◆ 課題内容:
以下の抜粋本文から、「この歌のことをあらためて考え」から「シャツで、なかなかいかした。」までの部分を一字一句変えずに引用してください。

◆ 抜粋本文:
この歌のことをあらためて考えたのは、最近ロックを演奏して反戦活動をやっている若者男女3人が私のところに「わたしたちは戦争を知らない子供たちです」と言ってやって来たからだ。3人とも「9」と大きく印字したシャツを着ていた。ひところはやった「ジャパン・アズ・ナンバーワン」をもじって「ジャパン・アズ・ナンバーナイン」として「9」を印字し、まわりに「憲法九条」を英語、ロシア語、アラビア語、韓国語に訳して取り巻かせるという趣向のシャツで、なかなかいかした。

◆ 保存済みデータ記録:
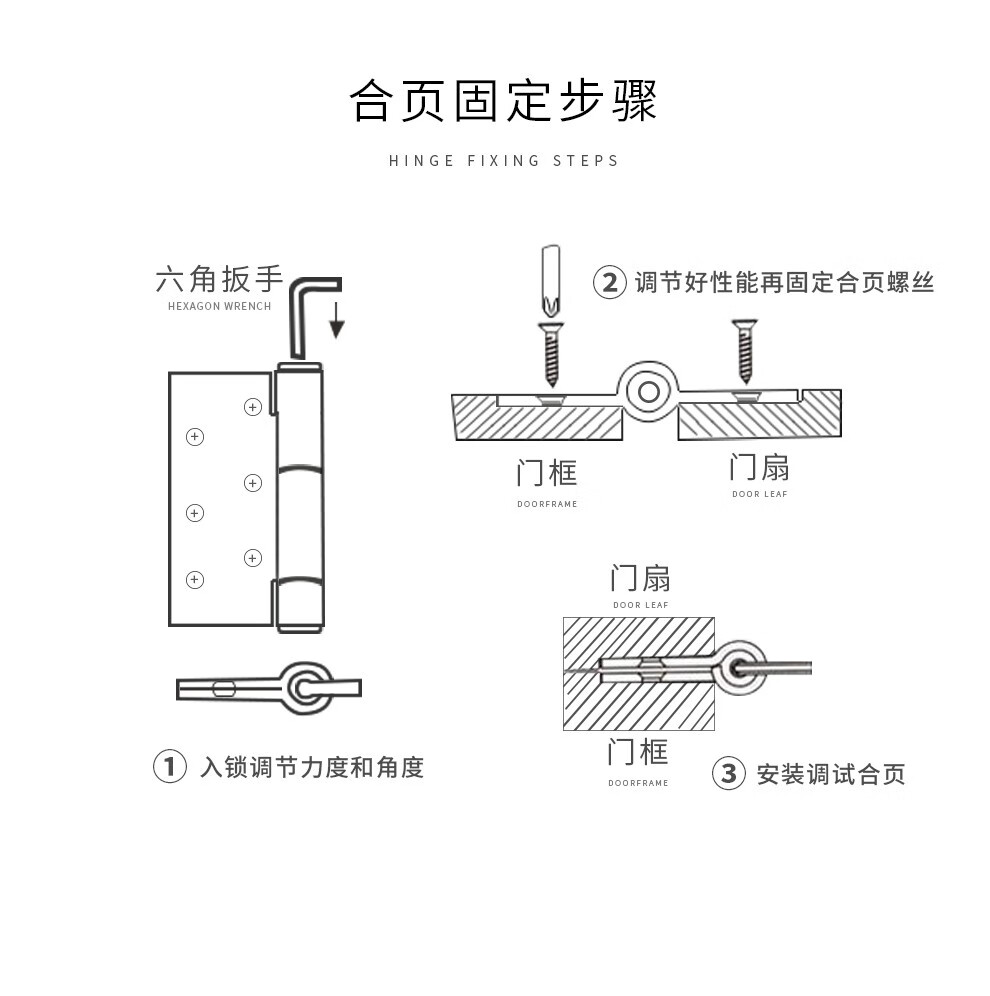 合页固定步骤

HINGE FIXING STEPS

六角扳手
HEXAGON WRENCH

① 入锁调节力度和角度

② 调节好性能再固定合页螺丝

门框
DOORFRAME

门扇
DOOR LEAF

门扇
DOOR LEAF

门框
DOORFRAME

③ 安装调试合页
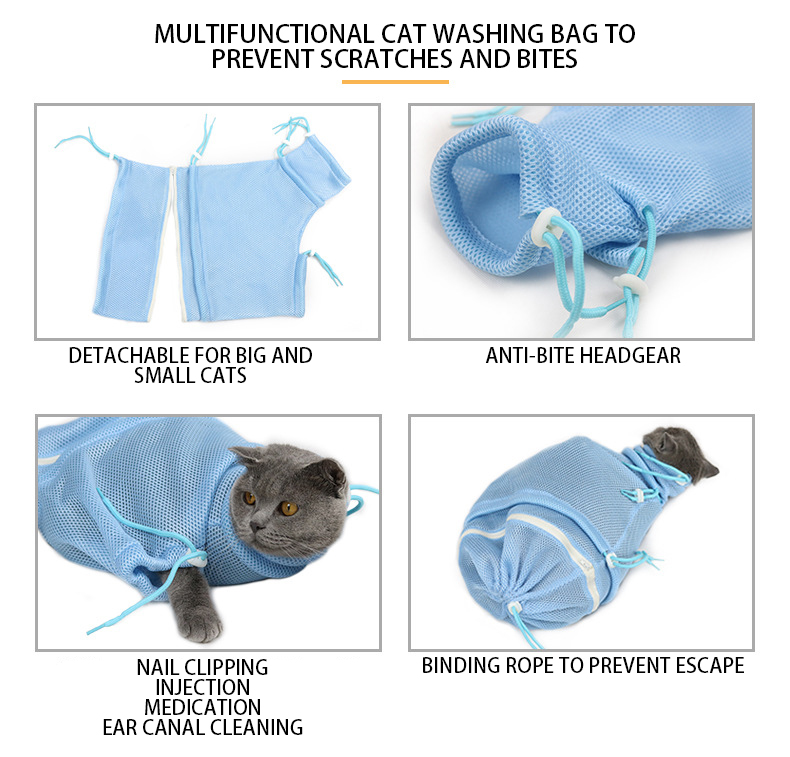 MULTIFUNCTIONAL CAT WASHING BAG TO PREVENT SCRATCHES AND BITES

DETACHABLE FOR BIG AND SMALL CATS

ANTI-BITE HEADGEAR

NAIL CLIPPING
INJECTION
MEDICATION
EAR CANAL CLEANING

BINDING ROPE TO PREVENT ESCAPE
* * *
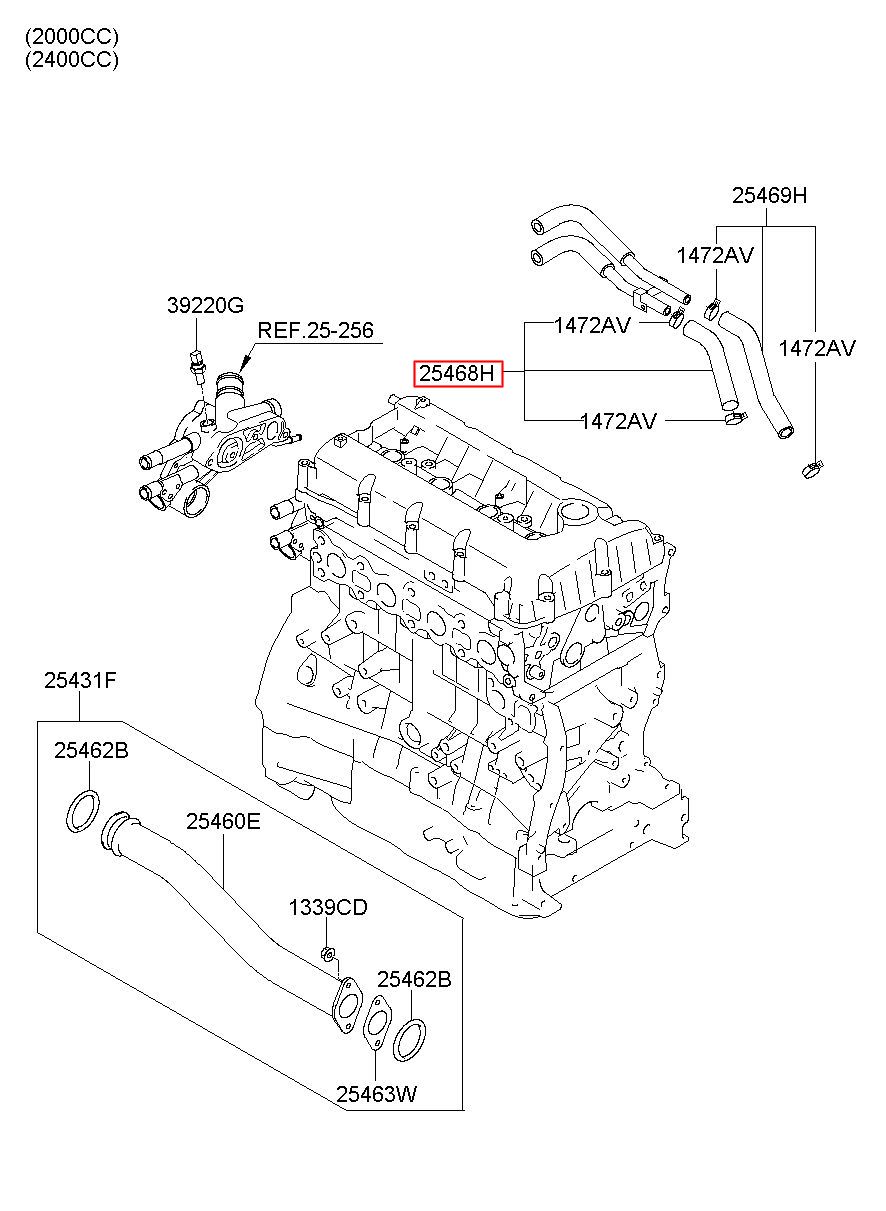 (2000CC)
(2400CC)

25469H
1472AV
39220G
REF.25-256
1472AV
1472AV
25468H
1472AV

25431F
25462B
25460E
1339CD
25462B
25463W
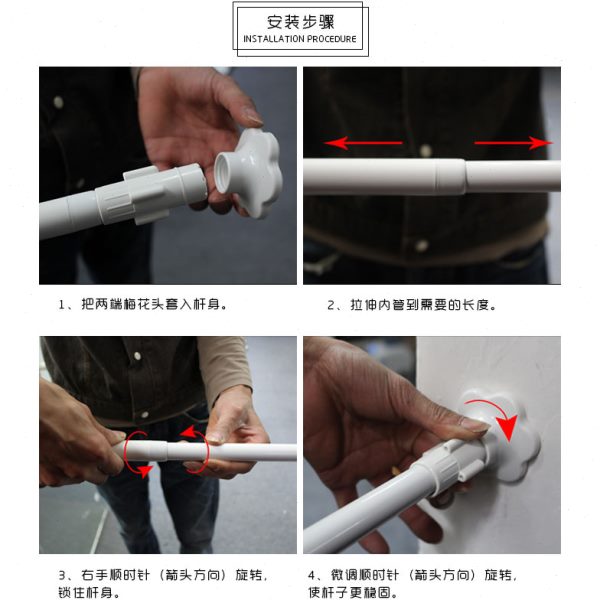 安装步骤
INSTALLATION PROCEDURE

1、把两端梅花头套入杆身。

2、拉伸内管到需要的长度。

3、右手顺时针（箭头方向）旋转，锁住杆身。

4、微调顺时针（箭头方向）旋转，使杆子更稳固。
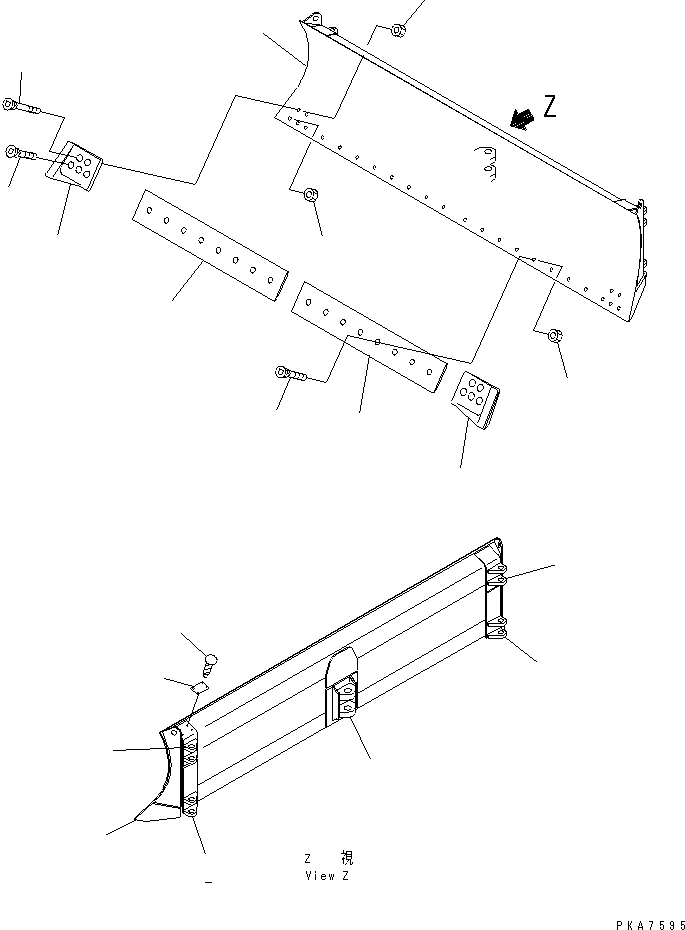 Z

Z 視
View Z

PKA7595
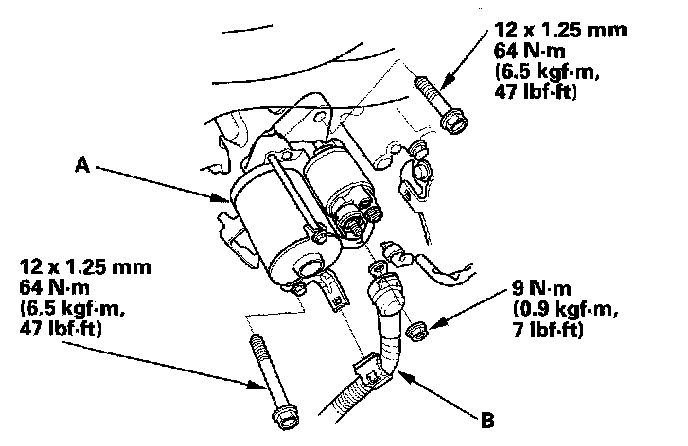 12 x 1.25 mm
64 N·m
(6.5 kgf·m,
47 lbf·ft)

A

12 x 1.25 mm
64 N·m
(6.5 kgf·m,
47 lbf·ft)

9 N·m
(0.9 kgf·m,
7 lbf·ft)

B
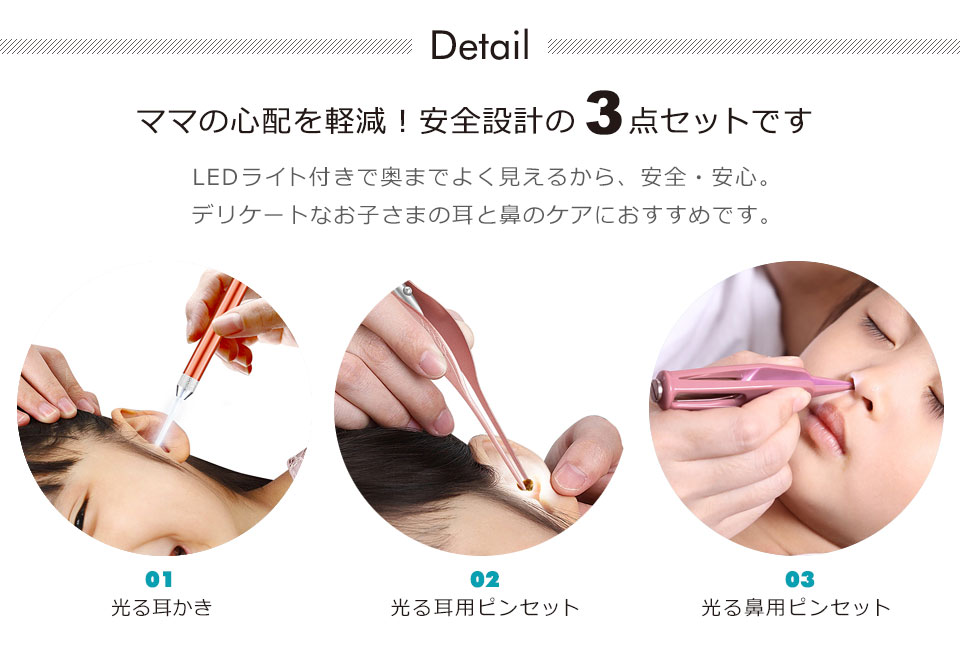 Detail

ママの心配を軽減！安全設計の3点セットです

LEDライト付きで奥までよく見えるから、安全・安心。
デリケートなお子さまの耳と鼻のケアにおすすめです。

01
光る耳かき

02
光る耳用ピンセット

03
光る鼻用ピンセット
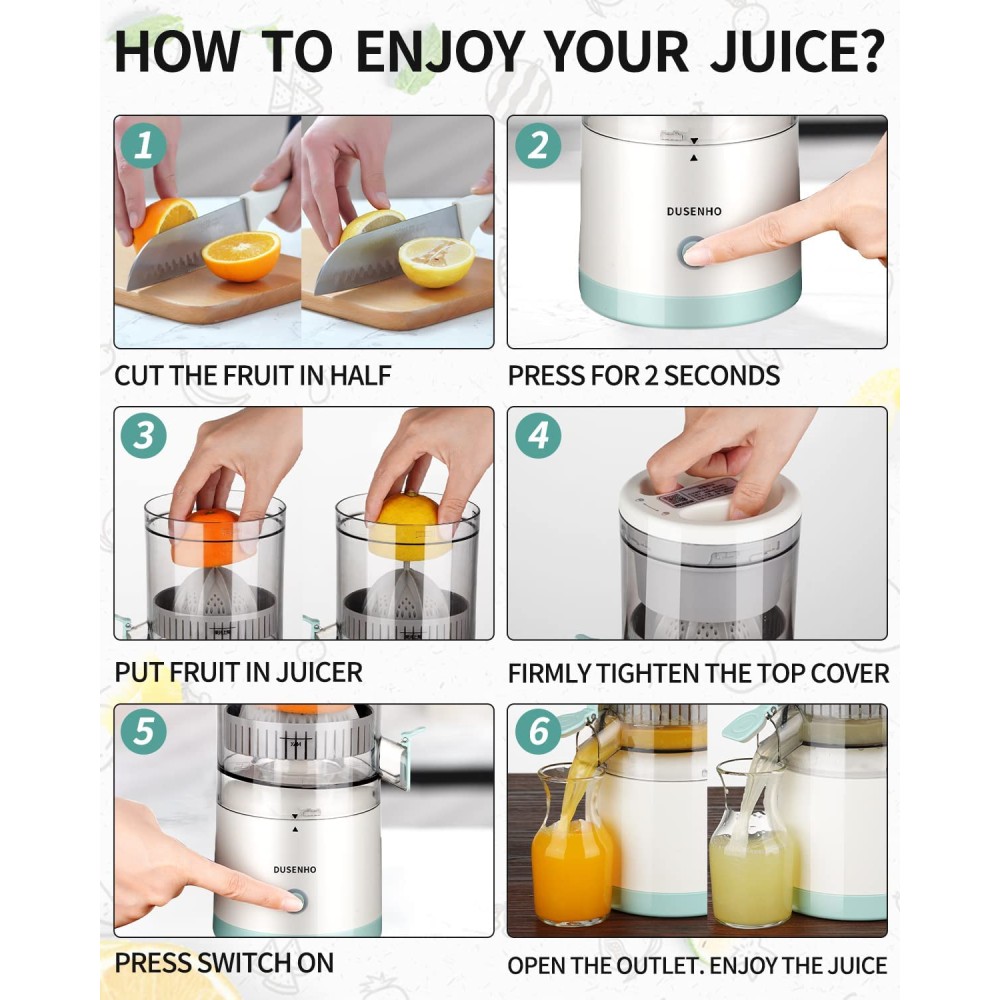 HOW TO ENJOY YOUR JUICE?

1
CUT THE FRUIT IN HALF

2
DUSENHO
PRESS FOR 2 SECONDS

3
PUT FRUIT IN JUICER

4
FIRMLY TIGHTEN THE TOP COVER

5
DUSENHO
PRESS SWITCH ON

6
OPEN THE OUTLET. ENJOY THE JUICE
---
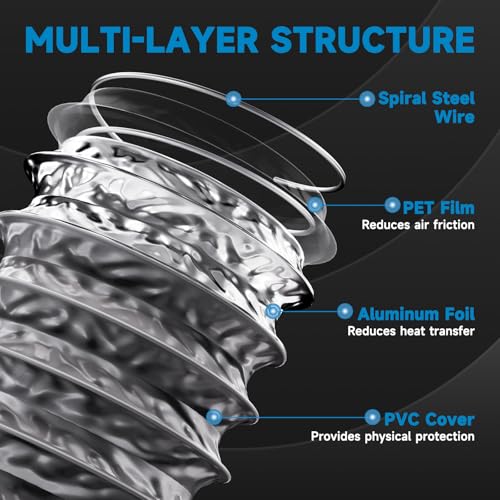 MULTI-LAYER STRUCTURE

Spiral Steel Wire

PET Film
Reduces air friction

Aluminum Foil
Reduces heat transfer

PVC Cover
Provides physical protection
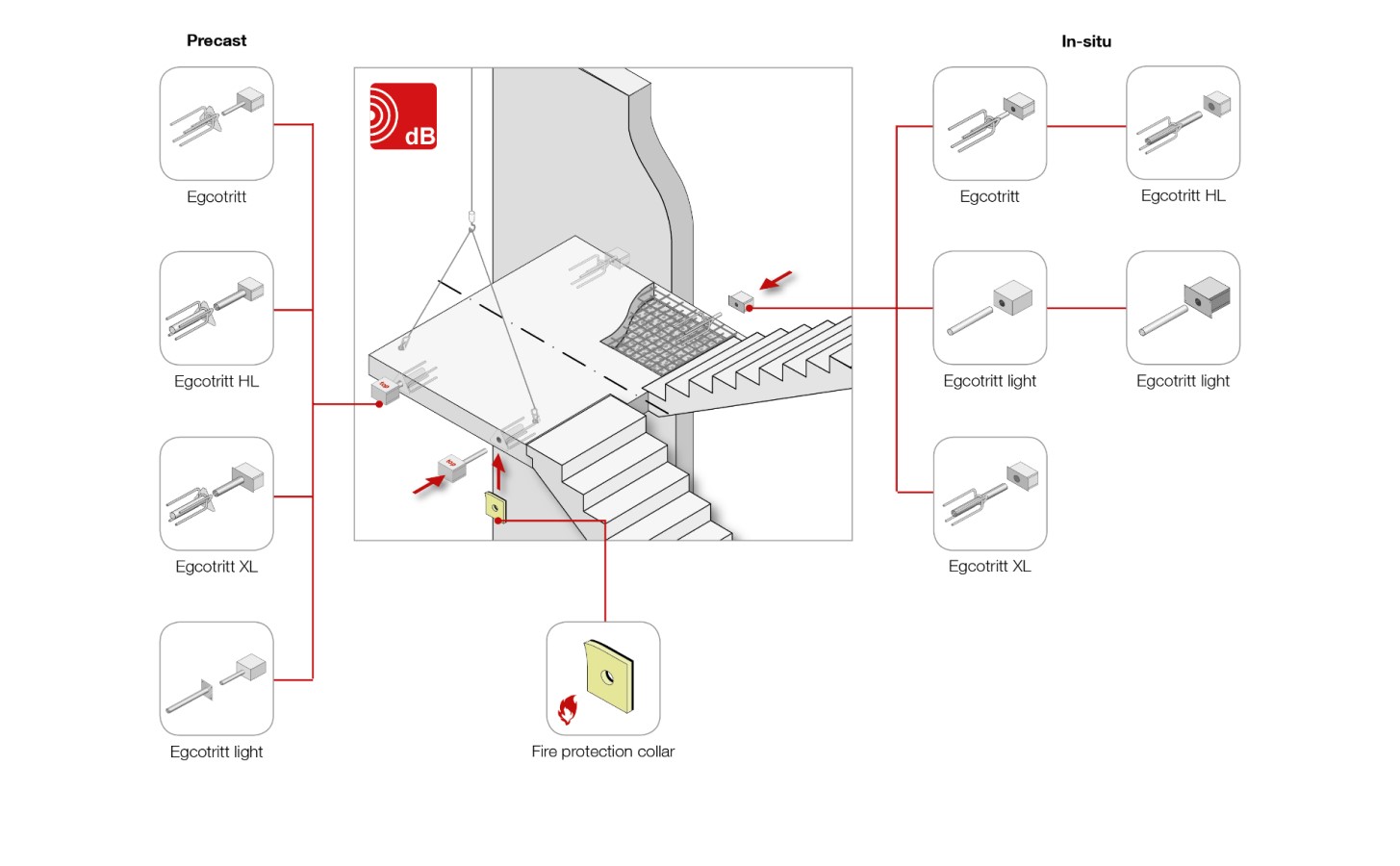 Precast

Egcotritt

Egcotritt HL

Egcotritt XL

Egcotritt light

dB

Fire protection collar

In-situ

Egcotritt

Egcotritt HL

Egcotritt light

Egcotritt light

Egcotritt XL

◆ 出力結果:
この歌のことをあらためて考えたのは、最近ロックを演奏して反戦活動をやっている若者男女3人が私のところに「わたしたちは戦争を知らない子供たちです」と言ってやって来たからだ。3人とも「9」と大きく印字したシャツを着ていた。ひところはやった「ジャパン・アズ・ナンバーワン」をもじって「ジャパン・アズ・ナンバーナイン」として「9」を印字し、まわりに「憲法九条」を英語、ロシア語、アラビア語、韓国語に訳して取り巻かせるという趣向のシャツで、なかなかいかした。